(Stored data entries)
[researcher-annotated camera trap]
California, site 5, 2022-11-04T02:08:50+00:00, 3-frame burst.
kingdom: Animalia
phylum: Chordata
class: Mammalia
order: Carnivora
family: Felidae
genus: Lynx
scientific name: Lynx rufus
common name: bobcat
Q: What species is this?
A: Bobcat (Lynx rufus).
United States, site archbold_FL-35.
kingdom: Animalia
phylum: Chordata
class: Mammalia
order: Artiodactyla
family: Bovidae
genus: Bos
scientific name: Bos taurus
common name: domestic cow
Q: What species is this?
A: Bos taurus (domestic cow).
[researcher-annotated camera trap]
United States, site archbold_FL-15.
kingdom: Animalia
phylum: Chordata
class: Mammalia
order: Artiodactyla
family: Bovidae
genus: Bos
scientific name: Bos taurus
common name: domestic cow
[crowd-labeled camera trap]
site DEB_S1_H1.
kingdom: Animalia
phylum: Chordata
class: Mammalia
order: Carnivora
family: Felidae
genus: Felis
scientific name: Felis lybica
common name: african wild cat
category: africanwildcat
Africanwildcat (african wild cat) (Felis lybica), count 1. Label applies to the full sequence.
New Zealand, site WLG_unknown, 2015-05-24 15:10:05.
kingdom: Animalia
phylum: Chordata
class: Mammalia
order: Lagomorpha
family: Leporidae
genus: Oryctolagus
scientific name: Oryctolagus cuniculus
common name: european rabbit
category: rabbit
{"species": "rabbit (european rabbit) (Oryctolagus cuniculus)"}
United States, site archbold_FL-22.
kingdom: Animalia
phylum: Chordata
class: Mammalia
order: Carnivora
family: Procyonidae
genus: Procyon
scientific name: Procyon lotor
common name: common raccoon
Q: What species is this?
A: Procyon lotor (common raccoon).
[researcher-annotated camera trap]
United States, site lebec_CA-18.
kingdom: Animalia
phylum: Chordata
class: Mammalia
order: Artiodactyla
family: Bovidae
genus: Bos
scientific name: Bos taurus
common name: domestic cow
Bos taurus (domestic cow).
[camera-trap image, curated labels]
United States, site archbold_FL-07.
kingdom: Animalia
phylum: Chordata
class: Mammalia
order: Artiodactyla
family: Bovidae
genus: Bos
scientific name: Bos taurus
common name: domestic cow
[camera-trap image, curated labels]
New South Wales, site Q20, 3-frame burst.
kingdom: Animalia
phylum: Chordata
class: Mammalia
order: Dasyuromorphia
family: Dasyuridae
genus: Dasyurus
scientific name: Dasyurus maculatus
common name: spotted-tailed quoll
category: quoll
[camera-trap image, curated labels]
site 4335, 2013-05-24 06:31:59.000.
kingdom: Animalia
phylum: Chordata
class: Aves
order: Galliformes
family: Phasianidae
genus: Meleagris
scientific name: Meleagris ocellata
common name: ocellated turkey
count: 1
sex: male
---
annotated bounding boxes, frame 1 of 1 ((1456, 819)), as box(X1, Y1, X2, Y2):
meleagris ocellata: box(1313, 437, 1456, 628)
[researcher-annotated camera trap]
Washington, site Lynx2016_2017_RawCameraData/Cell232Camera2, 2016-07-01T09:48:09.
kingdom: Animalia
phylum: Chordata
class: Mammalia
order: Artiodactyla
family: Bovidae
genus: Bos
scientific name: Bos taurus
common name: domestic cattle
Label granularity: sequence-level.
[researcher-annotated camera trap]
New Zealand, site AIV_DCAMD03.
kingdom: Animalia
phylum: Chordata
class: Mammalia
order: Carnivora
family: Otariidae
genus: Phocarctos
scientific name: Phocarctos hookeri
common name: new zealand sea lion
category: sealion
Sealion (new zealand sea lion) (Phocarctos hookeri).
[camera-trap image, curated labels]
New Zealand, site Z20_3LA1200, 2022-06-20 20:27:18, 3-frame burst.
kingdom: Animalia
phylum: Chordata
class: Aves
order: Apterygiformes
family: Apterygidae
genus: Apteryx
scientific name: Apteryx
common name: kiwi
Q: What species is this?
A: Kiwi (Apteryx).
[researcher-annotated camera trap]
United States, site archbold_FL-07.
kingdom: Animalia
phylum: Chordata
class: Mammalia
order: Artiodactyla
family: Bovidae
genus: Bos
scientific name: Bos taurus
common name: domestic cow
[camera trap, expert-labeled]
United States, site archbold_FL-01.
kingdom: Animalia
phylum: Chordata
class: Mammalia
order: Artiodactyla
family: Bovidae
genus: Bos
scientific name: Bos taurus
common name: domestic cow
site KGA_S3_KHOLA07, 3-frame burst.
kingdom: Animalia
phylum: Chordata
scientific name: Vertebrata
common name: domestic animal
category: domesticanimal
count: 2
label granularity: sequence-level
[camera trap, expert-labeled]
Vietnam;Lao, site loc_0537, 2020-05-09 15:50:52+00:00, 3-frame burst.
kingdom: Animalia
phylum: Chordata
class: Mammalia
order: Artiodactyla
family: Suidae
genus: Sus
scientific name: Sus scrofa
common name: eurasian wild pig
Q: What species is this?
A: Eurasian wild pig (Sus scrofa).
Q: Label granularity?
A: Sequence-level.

WHAT IS NEEDED
Find each line above that contains "States", and copy those lines.

TASK RESULT
United States, site archbold_FL-35.
United States, site archbold_FL-15.
United States, site archbold_FL-22.
United States, site lebec_CA-18.
United States, site archbold_FL-07.
United States, site archbold_FL-07.
United States, site archbold_FL-01.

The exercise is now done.